Our new location at Oxford Exchange offers Afternoon Tea daily from 3 to 5 p.m. Every menu, every piece of literature, every mention in the media has been carefully crafted to ensure that it is only ever referred to as “Afternoon Tea,” yet I am inundated with calls and comments asking about our “High Tea.” Even as I model back the correct terminology, describing our “Afternoon Tea’ menu in full detail, it is not unusual to hear squeals of delight as they tell someone waiting anxiously in the background, “Yes! They have High Tea!”

Thus far my subtle, yet persistent, efforts to enlighten my fellow Americans on the subject of traditional Afternoon Tea have all been to no avail. My own father still tells his friends that we now offer “High Tea.” Et tu, Brute?

As a collective, Americans have confused Afternoon Tea with High Tea seemingly for generations.
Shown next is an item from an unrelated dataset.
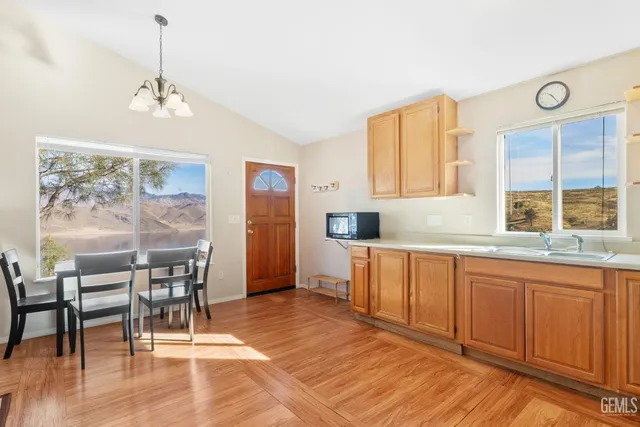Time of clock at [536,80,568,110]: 10:24
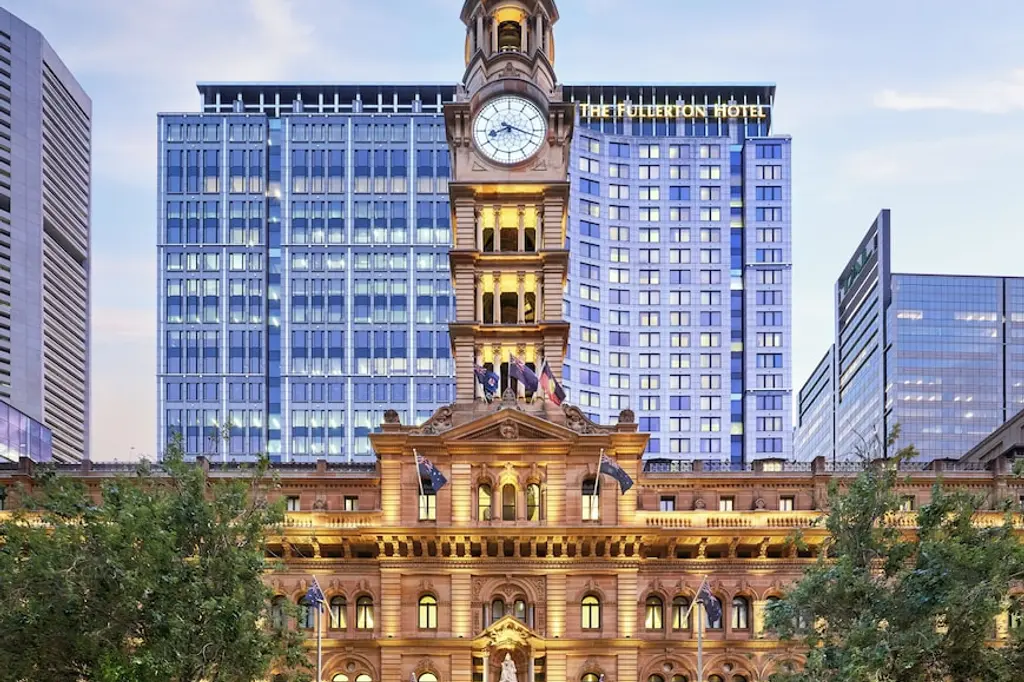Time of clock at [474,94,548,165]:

Perhaps it is because we associate the word “high” with formality, elegance or rank – think “high court,” “your Highness,” “high command.” It is natural to presume that High Tea would represent the more formal of the two offerings. Au contraire. The term “high” is actually a reference to the height of the tables that this rather rugged, informal evening meal is often served upon. High Tea constitutes something more closely resembling dinner, heavy with meats and cheeses. – and nary a scone in sight.
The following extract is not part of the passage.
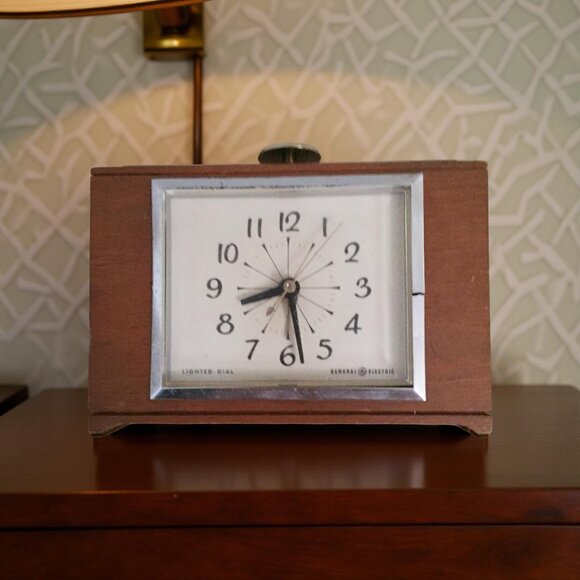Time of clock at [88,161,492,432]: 8:28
Afternoon Tea, on the other hand, is a more formal afternoon affair consisting of savories, sweets and scones, often served on three-tiered trays. Anna, the Seventh Duchess of Bedford,and one of Queen Victoria’s Ladies in Waiting, is credited with beginning the tradition of Afternoon Tea in England in the 1840s. Dinner was often served quite late in mid-19th century London and the fashionable Duchess began requesting tea and cake in her rooms to stave off hunger during the afternoon. She began inviting her friends to join her and the trend quickly caught on among the English aristocracy.

If you have never attended an Afternoon Tea, it is time you did. I may be slightly biased, but it is a fabulous way to spend an hour (or maybe even two). Just do me a favor – when you check-in, tweet, blog or post about it, help the cause – call it Afternoon Tea.